The Coast’s community social media pages are littered with desperate messages from such residents: “Can anyone help? I’m a single mother and our landlord has just raised our rent by $70. I can’t work anymore than I already do and we’re about to be homeless.”
These mothers, fathers and their children, these nurses, teachers and caregivers… all should be part of the future of this city, just as they have been part of our past. We cannot fail them.
Yet there are now more than 4000 people in the city who are living on the streets, in tents on the beachfront, in cars or couch surfing with friends and families.
Council data shows 63,500 households on the Coast have very low or low incomes, under $65,000, and almost 15 per cent of all households are in housing stress.
It’s as clear as the tent cities springing up in our suburbs that the supply of crisis, supported and affordable housing is not meeting the demand.
So what can we do to control this crisis? The answer is in the question: control. As in rent control.
While commonplace in dozens of countries across the world, and perhaps most famously in cities like New York and San Francisco, rent regulation is almost unheard of in Australia – although the pandemic did see states introduce temporary legislation to protect tenants from eviction.
The general idea of rent control is that a government or statutory body places a ceiling on the amount a landlord can charge for rent, usually by capping rent increases each year.
Rents will still rise, but not at the ridiculously devastating rate they have been.
Research from Realestate.com.au shows that rents will increase up to $5000 a year this year, after an $8000 increase last year on the Gold Coast.
Of course, the problem is our love affair with property investment.
Look, I get it. I’m the very definition of a mum-and-dad investor who has moonlighted as a (tiny) landlord.
I believe in allowing the market to dictate prices … to a point.
If I bought a property five years ago that earned $500 per week in rent – and I serviced that mortgage just fine – do I really need to now charge $1200 per week?
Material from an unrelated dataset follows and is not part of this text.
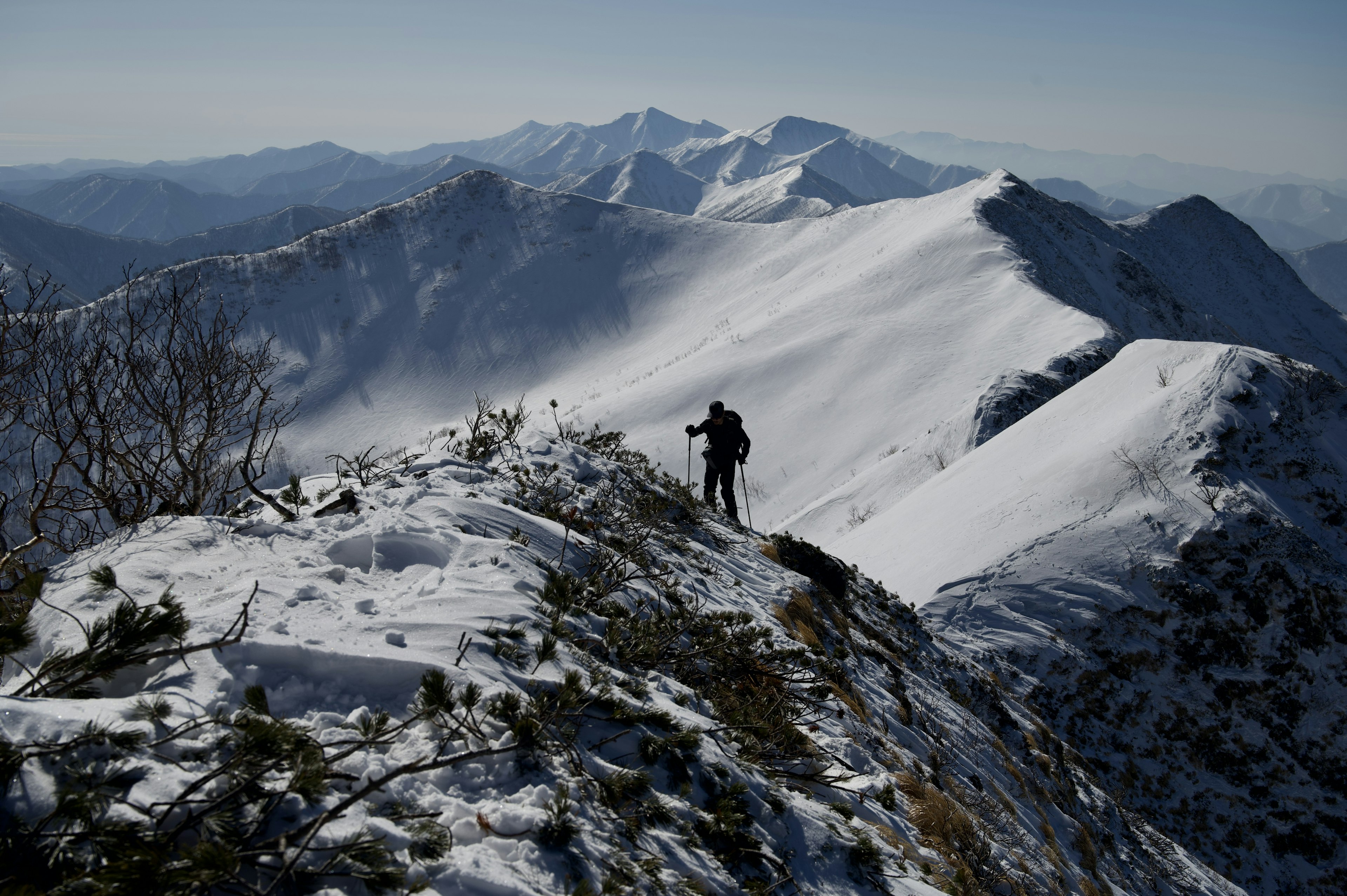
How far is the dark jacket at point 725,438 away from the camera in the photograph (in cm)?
969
Is my wealth creation more important than helping to keep a family in their home?
Rent control measures do not have to mean the prevention of personal profit, it just means we are not profiting off of someone else’s loss of housing.
Would it dissuade some from investing in real estate? Probably.
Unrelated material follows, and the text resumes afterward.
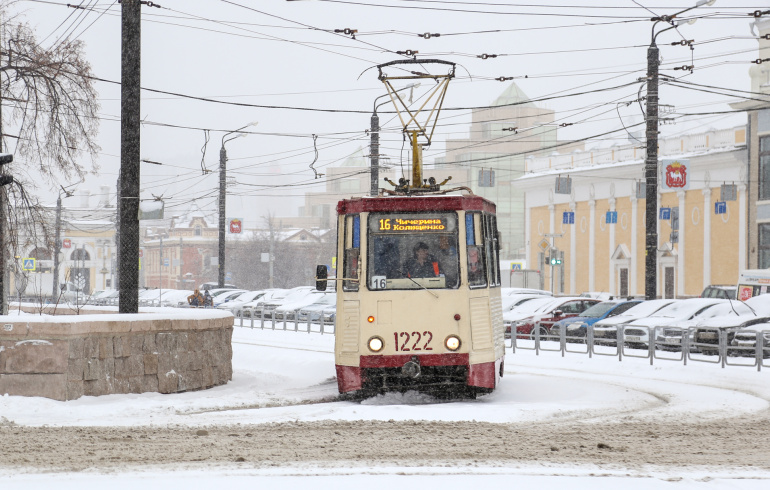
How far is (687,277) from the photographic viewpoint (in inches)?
2339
But as UNSW’s City Futures Research Centre senior research fellow Chris Martin says, that’s not necessarily a bad thing.
“To the extent that rent control may discourage what has been over the last few decades increased speculation into rental housing, that would be a good thing,” he says.
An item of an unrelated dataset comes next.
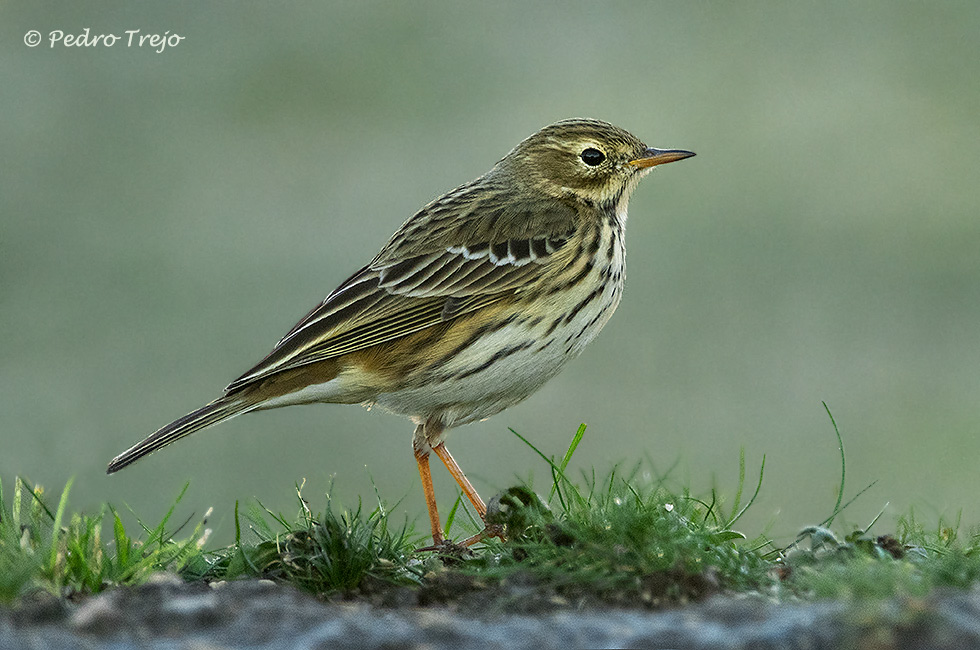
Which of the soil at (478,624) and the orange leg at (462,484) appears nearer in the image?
the soil at (478,624)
“If we didn’t have that, we could have a bit more space in our rental market for community housing providers and social housing providers to be developers of housing in their own right.”
His sentiments are seconded by Tenants Union of NSW chief executive Leo Patterson Ross, who says superannuation funds could also step into any investment void.
“You create a culture where the expectation for your property investment is a solid, safe, stable return, not the get-rich-quick approach Australia has,” he says.
For the sake of this city, it’s time to get our property market under control.